Der Architekt im Schatten der Oper von Sydney



Mit Jørn Utzon verhält es so, wie es häufig im Schlagergeschäft anzutreffen ist. Da hat jemand einen Hit, und kurze Zeit später versinkt der Interpret in der Versenkung. Taucht er mal wieder auf, geschieht es stets in Zusammenhang mit dem alten, einzigen Erfolg. Wohl kaum ein anderer Architektenname ist so eng mit einem Bauwerk verknüpft wie der von Jørn Utzon mit dem Opernhaus in der australischen Metropole Sydney. Nähere Details zum Leben des Baumeisters sowie zu weiteren Werken treten völlig in den Hintergrund. Will man sich informieren, ist man überrascht, wie wenig selbst in einschlägigen architekturhistorischen Übersichtsdarstellungen Utzon und sein Werk erwähnt geschweige denn gewürdigt werden. Selbst sein berühmtester Bau findet in vielen Monografien keinerlei Beachtung. Die Verleihung des Pritzker-Preises an Utzon im Jahr 2003 und wenige neue Publikationen werfen ganz sparsam einige Schlaglichter in das Dunkel, das den berühmten Baumeister und seine architektonischen Werke umgibt.

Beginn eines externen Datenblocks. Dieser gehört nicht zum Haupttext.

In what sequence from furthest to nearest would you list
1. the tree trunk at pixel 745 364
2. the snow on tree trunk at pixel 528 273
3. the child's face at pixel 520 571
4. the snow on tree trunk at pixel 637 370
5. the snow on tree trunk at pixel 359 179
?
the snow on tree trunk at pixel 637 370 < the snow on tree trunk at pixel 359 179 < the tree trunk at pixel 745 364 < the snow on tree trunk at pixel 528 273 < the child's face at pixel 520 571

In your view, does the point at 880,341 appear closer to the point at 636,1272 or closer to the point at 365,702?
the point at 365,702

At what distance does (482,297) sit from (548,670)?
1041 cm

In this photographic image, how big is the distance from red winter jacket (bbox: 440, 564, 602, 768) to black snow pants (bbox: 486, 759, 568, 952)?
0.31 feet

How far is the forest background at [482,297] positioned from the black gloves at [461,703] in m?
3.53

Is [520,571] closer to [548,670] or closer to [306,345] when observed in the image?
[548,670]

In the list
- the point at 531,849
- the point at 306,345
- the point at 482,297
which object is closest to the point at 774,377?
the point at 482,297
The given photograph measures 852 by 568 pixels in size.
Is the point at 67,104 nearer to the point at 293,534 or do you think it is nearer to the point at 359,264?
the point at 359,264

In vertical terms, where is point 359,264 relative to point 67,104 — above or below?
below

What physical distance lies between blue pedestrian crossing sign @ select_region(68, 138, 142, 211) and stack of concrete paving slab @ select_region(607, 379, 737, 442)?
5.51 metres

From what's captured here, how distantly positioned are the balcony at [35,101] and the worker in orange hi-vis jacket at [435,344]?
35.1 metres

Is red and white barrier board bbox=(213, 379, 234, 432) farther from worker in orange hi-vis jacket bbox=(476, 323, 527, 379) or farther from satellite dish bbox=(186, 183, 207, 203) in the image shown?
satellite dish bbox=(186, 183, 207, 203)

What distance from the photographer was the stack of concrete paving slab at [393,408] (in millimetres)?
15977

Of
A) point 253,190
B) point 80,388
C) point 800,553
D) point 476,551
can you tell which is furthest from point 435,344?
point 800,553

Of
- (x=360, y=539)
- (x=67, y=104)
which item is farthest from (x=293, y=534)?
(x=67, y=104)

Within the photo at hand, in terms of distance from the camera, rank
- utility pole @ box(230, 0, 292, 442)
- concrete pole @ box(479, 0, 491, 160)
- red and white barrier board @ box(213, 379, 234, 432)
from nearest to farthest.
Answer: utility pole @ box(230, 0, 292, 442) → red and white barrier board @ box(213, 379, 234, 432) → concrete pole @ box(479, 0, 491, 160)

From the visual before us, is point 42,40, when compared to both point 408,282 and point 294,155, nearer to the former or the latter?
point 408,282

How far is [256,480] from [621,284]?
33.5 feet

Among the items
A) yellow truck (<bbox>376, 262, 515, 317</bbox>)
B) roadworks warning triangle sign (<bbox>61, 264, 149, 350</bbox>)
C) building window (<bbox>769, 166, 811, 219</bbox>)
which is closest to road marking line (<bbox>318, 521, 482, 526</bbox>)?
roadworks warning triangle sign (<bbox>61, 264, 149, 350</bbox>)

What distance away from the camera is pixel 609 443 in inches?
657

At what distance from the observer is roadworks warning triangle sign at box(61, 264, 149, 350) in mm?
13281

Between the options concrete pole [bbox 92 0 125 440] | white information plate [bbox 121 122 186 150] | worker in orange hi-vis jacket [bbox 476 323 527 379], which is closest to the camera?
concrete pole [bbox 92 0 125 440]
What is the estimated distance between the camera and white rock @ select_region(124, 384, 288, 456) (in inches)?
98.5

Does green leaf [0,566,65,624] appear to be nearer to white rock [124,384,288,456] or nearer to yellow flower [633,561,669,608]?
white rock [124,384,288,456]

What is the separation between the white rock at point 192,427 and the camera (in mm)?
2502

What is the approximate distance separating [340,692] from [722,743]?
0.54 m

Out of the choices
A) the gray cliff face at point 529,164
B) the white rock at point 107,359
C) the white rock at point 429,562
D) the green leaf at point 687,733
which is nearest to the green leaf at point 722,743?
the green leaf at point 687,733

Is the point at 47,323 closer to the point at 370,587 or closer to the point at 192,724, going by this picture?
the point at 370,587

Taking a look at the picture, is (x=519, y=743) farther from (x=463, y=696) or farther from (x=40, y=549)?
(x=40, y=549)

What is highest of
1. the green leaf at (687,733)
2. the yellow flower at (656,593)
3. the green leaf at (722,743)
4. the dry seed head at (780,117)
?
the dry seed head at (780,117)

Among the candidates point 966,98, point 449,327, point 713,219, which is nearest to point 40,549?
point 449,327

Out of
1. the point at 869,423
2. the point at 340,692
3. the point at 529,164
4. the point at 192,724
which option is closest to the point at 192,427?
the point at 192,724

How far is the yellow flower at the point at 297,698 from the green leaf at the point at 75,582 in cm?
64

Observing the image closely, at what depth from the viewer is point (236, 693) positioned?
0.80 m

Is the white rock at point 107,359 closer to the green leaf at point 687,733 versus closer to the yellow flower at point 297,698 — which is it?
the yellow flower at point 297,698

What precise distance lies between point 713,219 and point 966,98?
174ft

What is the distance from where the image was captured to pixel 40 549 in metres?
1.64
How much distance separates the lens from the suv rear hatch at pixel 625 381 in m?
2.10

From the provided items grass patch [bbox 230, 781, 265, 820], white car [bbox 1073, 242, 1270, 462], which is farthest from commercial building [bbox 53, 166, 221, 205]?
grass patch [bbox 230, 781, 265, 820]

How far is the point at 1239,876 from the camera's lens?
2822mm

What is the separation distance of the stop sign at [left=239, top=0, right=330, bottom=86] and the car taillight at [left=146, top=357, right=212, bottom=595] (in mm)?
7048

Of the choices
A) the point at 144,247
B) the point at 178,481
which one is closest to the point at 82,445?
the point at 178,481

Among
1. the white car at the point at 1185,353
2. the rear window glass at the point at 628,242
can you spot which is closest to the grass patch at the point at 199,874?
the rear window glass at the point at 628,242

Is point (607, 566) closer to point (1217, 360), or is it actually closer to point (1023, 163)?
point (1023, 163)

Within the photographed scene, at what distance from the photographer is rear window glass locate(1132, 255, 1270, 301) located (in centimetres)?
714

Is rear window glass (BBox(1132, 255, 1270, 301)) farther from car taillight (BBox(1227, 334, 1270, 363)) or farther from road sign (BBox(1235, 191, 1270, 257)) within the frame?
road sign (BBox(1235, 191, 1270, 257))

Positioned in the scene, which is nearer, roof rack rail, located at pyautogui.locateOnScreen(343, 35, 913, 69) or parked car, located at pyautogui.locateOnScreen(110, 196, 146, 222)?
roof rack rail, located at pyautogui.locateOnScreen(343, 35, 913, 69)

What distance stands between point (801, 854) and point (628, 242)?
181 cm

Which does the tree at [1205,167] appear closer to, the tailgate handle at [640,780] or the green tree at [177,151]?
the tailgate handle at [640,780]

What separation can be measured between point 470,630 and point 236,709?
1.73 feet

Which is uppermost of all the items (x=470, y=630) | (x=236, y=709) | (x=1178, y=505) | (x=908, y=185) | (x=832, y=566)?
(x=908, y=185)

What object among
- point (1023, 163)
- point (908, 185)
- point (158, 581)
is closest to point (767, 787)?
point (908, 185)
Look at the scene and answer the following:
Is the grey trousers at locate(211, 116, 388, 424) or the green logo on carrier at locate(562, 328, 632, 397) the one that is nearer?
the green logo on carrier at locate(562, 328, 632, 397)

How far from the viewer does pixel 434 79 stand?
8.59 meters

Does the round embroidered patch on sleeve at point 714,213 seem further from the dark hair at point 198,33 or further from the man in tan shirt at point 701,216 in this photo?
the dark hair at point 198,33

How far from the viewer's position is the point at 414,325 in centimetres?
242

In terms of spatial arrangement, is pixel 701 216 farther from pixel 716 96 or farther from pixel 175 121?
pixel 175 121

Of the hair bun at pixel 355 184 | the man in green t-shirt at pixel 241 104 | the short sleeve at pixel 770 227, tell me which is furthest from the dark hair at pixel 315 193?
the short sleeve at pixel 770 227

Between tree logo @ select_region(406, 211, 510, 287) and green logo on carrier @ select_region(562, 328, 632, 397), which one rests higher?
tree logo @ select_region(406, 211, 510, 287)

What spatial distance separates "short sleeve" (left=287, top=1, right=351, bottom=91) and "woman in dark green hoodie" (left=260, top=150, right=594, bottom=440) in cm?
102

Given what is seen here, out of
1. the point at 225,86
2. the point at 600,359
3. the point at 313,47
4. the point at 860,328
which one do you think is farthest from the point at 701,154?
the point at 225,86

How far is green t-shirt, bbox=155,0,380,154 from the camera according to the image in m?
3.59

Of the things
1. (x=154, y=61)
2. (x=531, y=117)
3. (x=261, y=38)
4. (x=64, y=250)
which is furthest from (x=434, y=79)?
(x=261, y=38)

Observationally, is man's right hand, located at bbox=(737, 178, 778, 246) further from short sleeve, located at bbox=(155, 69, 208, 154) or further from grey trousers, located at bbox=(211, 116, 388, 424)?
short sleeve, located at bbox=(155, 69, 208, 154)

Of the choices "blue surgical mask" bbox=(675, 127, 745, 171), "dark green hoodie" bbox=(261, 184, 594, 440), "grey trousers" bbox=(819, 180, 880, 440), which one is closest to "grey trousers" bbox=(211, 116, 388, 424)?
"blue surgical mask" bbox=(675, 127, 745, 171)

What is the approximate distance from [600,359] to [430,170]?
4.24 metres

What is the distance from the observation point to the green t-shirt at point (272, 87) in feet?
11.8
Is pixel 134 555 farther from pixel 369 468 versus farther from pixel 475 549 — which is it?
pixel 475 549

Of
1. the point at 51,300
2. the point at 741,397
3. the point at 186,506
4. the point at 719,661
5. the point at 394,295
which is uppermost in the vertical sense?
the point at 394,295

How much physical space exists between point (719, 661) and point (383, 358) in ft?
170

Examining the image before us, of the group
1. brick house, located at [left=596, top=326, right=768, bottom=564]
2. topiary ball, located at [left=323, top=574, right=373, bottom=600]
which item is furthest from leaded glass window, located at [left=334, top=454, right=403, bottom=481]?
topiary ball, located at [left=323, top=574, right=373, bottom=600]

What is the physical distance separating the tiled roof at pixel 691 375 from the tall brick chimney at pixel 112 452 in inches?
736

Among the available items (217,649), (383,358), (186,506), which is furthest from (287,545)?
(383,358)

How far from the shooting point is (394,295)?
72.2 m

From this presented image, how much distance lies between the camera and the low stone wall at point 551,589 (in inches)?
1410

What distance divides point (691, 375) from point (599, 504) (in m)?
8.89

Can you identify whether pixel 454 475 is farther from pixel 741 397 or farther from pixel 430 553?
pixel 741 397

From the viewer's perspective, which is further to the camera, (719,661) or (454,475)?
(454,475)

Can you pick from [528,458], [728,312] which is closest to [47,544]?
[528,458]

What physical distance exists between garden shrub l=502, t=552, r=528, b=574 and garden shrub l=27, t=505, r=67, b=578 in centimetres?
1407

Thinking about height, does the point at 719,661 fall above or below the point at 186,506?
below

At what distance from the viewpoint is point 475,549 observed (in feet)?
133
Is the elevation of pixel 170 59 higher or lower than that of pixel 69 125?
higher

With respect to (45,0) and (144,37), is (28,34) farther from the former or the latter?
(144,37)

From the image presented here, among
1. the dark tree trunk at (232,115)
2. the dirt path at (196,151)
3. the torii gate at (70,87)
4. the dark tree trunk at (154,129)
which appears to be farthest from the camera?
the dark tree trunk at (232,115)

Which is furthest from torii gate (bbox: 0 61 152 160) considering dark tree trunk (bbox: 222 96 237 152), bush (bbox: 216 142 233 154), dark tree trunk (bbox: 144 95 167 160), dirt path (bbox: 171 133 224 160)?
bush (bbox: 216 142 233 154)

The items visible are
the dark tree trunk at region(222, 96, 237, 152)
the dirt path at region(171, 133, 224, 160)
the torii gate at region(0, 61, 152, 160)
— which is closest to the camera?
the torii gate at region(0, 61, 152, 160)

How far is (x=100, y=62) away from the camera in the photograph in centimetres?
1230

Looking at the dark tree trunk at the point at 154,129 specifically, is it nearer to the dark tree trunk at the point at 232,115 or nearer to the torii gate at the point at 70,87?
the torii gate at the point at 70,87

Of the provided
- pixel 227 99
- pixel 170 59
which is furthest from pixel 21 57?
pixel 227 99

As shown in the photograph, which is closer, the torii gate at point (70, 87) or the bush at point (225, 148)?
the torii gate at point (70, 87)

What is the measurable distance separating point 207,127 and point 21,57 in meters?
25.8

Geboren wurde Jørn Utzon am 9. April 1918 in der dänischen Hauptstadt Kopenhagen. Zwischen 1937 und 1942 studierte er Architektur an der dortigen Kunstakademie. Zu seinen Lehrern gehörte Kay Fisher und Steen Elier Rasmussen. Nach dem Studium reiste er durch Europa, Mexiko und die Vereinigten Staaten, wo er kurzzeitig bei Frank Lloyd Wright gearbeitet haben soll. Von 1942 bis 1945 war er im Architekturbüro des 1940 verstorbenen Architekten Eric Gunnar Asplund tätig. Im Jahre 1946 assistierte er darüber hinaus einige Zeit bei Alvar Aalto. Ab 1950 betätigt sich Utzon dann als selbständiger Architekt.

Jørn Utzons erste Projekte erregten besonders durch ihre offenen Grundrisse und freie Raumgestaltungen Aufsehen. Der internationale Durchbruch gelang ihm 1956 mit den Plänen für das Opernhaus in Sydney, das dann von 1959 bis 1973 errichtet wurde. Der erst 38jährige hatte sich in einem Wettbewerb mit 277 Einsendungen durchgesetzt, obwohl er den Ort nur von Fotos und Plänen her kannte.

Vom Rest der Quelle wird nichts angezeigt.